Только по ту сторону Олимпа и Акрокеравнских гор мы встречаем народы другого племени: на западе иллирийцев, на востоке — фракийцев. От языка последних сохранились лишь немногие следы, которых, однако, вполне достаточно, чтобы уничтожить всякое сомнение в принадлежности этого народа к индогерманской группе племен. То же самое можно сказать об иллирийском языке, который, как известно, продолжает жить в современном албанском. Но если эти народы и были родственны грекам по племенному происхождению, то их наречия сильно отличались от греческого языка и греки могли объясняться с ними только через переводчиков; так же велика была разница между греческой культурой, с одной стороны, и культурой фракийцев или иллирийцев, с другой.

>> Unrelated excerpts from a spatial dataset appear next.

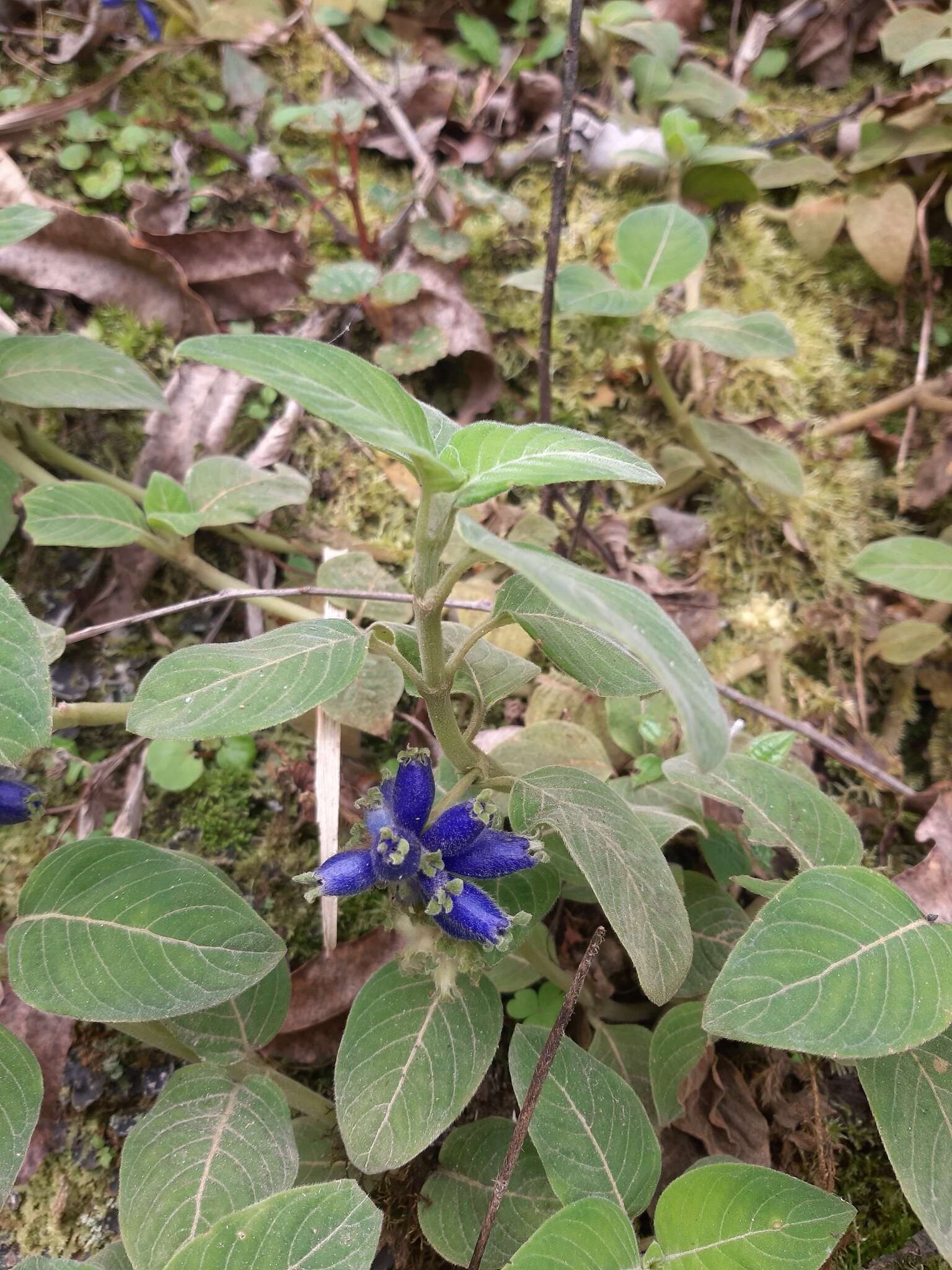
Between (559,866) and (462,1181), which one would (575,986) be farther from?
(462,1181)

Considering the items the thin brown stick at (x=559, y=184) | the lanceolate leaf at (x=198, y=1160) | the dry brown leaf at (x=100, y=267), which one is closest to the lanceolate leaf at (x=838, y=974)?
the lanceolate leaf at (x=198, y=1160)

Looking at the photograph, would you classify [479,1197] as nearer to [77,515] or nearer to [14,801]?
[14,801]

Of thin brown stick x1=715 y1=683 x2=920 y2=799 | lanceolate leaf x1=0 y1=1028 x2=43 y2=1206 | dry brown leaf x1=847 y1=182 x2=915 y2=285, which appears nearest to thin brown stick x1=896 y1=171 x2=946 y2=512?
dry brown leaf x1=847 y1=182 x2=915 y2=285

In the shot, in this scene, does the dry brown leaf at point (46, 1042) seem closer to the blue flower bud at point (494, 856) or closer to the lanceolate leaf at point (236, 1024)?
the lanceolate leaf at point (236, 1024)

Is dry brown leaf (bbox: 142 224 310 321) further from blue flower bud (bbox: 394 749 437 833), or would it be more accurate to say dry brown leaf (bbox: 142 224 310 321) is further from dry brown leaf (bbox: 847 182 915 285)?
blue flower bud (bbox: 394 749 437 833)

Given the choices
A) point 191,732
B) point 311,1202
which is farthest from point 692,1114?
point 191,732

Греческие писатели V и IV веков обыкновенно причисляют к варварам и южных соседей фракийцев и иллирийцев — эпирцев и македонян. И действительно, при своем отдаленном положении, эти народы принимали мало участия в культурном развитии нации; здесь до поздней исторической эпохи уцелел остаток доисторической древности Греции, и мы не можем осудить афинянина времен Перикла или Демосфена, который, путешествуя по этим странам, спрашивал себя, действительно ли он еще в Греции. Древний Гесиод был менее нетерпим: он прямо называет македонян греками, и местные названия, имена лиц и уцелевшие остатки эпиротского и македонского наречий неопровержимо доказывают, что он был прав, т.е. что македоняне и эпирцы действительно принадлежали к греческому племени. Притом, Додона не могла бы уже так рано сделаться национальным святилищем греков, если бы она лежала в варварской стране. А между эпирцами и македонянами вообще невозможно провести резкой черты в этнографическом отношении. Правда, равнина Аксия — позднейшая Нижняя Македония — была первоначально заселена фракийскими племенами и обратилась в греческую страну лишь с VII века, благодаря завоеваниям македонских царей из дома Аргеадов. Если поэтому примесь чужих элементов должна была быть здесь особенно велика, то она все-таки была не больше той, которая встречалась во многих других колониях, считавшихся, тем не менее, истинно греческими.
На своей новой родине греки, вероятно, еще долго вели бродячий или полубродячий образ жизни. Но по мере того, как население увеличивалось, недостаток земли принуждал его к более интенсивной эксплуатации почвы; земледелие все более отодвигало скотоводство на задний план, и нация оказалась прикрепленной к земле. При этом члены одного и того же рода, державшиеся вместе во время переселения, селились друг подле друга, как это наблюдается и во всех других странах, занятых индогерманцами, — в Индии, Германии, Италии и т.п. Еще в историческое время добрая четверть всех деревень Аттики называлась по именам тех родов, которыми они были основаны.
Дело в том, что у греков, как и у всех остальных индогерманских народов, господствовал родовой порядок, — без сомнения, наследие той эпохи, которая предшествовала разделению племен. Человека, не принадлежащего к такому союзу (фратрия, фратра и т.д.), еще Гомер представляет себе не иначе, как беззаконным и безбожным[54] В основе этого порядка, по-видимому, и здесь лежало первоначально материнское право. Это доказывается тем выдающимся положением, которое занимают родоначальницы в генеалогической традиции; а в Эпизефирских Локрах знать даже в позднее время производила себя не от родоначальников, а от благородных женщин из так называемых „ста домов", которыми, по преданию, была основана эта колония. Такой же характер носит легенда об основании Тарента „сыновьями дев", парфениями. Во всяком случае этот строй был оставлен очень рано. Уже в самой отдаленной древности, от которой до нас дошли сведения, принадлежность к роду обусловливалась происхождением со стороны отца; и так как с этой точки зрения легенды, возникшие на почве материнского права, казались странными позднейшим поколениям, то предание внесло в них поправку, дав в супруги каждой родоначальнице какого-нибудь бога. Таким образом, все члены рода смотрели на себя теперь как на потомков одного общего родоначальника, от которого они производили и самое имя рода; в действительности дело происходило, конечно, наоборот, т.е. мнимый основатель рода был не чем иным, как персонификацией родового имени. Происхождение со стороны матери не играло при этом никакой роли; даже в то время, когда моногамия достигла уже полного господства, сыновья наложниц и рабынь вступали в род отца наравне с законными сыновьями и — хотя в меньшей степени, чем последние — принимали участие в дележе наследства.